Debian packages as Graph Database
I have been playing around with Neo4j as graph database, and searching for a big dataset I decided to look at Debian packages (source and binary) from stable, testing, sid, and experimental, and represent all of that in a big graph database.
While this is far from ready, the following entities and relations a represented:
- source packages, unversioned and versioned
- binary packages, unversioned and versioned
- maintainers
- all dependencies, including alternatives and versioned dependencies
- relations like maintains, builds, etc
- suites (stable, testing, sid, experimental)
The graph currently has 220618 nodes and 782323 edges, and my first trial to import this into the database was by generating a long cypher statement, and then throwing that at cypher-shell. Well, that was not the best idea. After 24h I stopped the process and rewrote the generation script to generate csv files. Using neo4j-import the same amount of data was imported in 5secs (!!!).
What I would like to get in the future is the whole package history as well, and maybe also include all the bugs into the database … if I only would have easily accessible and parseable information about these items (Debian Q&A maybe?). If you have any suggestions, please let me know.
More to come, stay tuned.
Nice!

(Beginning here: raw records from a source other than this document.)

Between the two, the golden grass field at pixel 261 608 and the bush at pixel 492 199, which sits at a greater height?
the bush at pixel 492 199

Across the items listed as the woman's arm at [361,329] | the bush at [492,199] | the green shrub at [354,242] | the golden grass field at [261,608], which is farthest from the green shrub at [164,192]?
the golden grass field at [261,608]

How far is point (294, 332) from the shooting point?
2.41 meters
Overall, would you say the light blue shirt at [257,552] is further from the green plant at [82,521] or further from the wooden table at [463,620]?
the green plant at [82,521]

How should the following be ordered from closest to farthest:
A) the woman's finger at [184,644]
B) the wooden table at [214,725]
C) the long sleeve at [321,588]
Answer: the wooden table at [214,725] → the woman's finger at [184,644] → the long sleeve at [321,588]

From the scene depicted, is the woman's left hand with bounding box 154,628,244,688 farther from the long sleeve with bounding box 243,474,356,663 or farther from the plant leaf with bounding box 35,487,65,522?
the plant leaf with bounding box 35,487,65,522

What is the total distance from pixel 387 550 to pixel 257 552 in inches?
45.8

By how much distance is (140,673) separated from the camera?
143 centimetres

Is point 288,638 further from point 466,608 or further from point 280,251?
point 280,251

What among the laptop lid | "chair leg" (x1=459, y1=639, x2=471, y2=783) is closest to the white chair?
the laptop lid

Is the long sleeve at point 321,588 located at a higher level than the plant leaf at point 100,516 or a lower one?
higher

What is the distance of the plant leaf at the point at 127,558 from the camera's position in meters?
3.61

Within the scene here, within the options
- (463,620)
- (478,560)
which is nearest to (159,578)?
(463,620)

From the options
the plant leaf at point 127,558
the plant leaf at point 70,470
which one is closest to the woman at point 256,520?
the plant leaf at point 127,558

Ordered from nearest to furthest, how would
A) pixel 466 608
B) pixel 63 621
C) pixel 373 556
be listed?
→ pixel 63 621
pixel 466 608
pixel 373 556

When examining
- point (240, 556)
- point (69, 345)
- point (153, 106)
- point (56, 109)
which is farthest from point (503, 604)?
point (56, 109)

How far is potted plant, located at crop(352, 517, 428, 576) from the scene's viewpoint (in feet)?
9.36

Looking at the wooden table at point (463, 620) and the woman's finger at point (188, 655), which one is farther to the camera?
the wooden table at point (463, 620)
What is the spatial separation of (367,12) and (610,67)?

As for the additional details you’d like to include, perhaps you can consult the Ultimate Debian Database.
Hi Aaron,
Thanks for your suggestion, I stumbled over udd recently and have already rewritten the scripts to use data from the udd 😉 and I want to include more and more parts of it over time. What is a pain is the not very nice output formats of psql, the unaligned output format is the best, but it seems there is no quoting our so possible to escape multi line fields.